* **What the task requires**:
Copy out the forum thread below about 0 gauge wire for a Big 3 upgrade, word for word and in full.

(Text provided)

# Wiring for Big 3 Upgrade 0 Gauge Wire



## djbizz1 (Nov 26, 2005)

What's a good brand to use to do the big 3?


My local audio store only sells the stinger and tsunami for $4.00

Any other ones out there that's better or even a better price at least?


----------



## Jeff Rohrer (Jul 9, 2010)

Depends on how anal you are, a lot of stuff will say 0 gauge but in actuality will be less then and more like 1 or 2 gauge because of thick wire coating to make it appear thicker. So paying for the real deal can be expensive but in my opinion is worth it. You might find someone selling good wire like streetwires or something good on the bay or craigs.


----------



## All Out Customs (May 1, 2005)

> _Originally posted by Jeff Rohrer_@Jan 27 2011, 12:44 PM~19713581
> *Depends on how anal you are, a lot of stuff will say 0 gauge but in actuality will be less then and more like 1 or 2 gauge because of thick wire coating to make it appear thicker. So paying for the real deal can be expensive but in my opinion is worth it. You might find someone selling good wire like streetwires or something good on the bay or craigs.
> *



It's true...couldn't have put it in better words Jeff. :thumbsup:


----------



## Jeff Rohrer (Jul 9, 2010)

Thanks :biggrin: 

I found a kit on the bay ebaylink

I would like to add that it's not necessary to use 0 gauge from your battery to your alternater unless its 245 amp at idle, thicker wire from bat to alt isn't always the best idea unless your positive your drawing that much current in amps - it's simply a waste of time and money, however for your grounding it couldn't hurt. check this out.


----------



## 79 cutty (Sep 27, 2005)

I've personally been very impressed with KnuKonceptz......quality wire! :biggrin:


----------



## Jeff Rohrer (Jul 9, 2010)

(End Text provided)
(Supplied material)

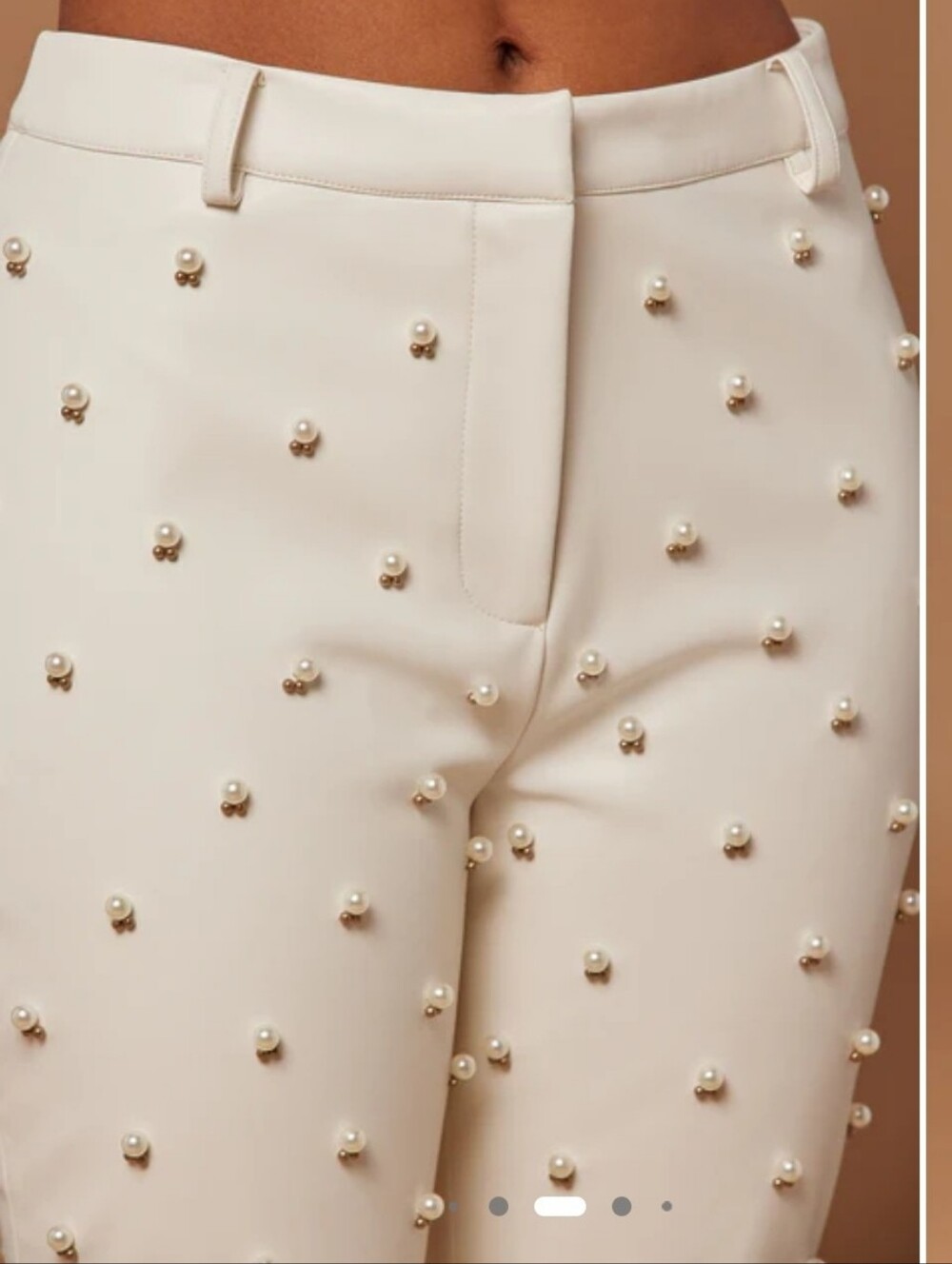 Fashion Nova Claire Embellished Faux Leather Pant - Picture 2 of 11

(End Supplied material)

* **Answer space**:
# Wiring for Big 3 Upgrade 0 Gauge Wire



## djbizz1 (Nov 26, 2005)

What's a good brand to use to do the big 3?


My local audio store only sells the stinger and tsunami for $4.00

Any other ones out there that's better or even a better price at least?


----------



## Jeff Rohrer (Jul 9, 2010)

Depends on how anal you are, a lot of stuff will say 0 gauge but in actuality will be less then and more like 1 or 2 gauge because of thick wire coating to make it appear thicker. So paying for the real deal can be expensive but in my opinion is worth it. You might find someone selling good wire like streetwires or something good on the bay or craigs.


----------



## All Out Customs (May 1, 2005)

> _Originally posted by Jeff Rohrer_@Jan 27 2011, 12:44 PM~19713581
> *Depends on how anal you are, a lot of stuff will say 0 gauge but in actuality will be less then and more like 1 or 2 gauge because of thick wire coating to make it appear thicker. So paying for the real deal can be expensive but in my opinion is worth it. You might find someone selling good wire like streetwires or something good on the bay or craigs.
> *



It's true...couldn't have put it in better words Jeff. :thumbsup:


----------



## Jeff Rohrer (Jul 9, 2010)

Thanks :biggrin: 

I found a kit on the bay ebaylink

I would like to add that it's not necessary to use 0 gauge from your battery to your alternater unless its 245 amp at idle, thicker wire from bat to alt isn't always the best idea unless your positive your drawing that much current in amps - it's simply a waste of time and money, however for your grounding it couldn't hurt. check this out.


----------



## 79 cutty (Sep 27, 2005)

I've personally been very impressed with KnuKonceptz......quality wire! :biggrin:


----------



## Jeff Rohrer (Jul 9, 2010)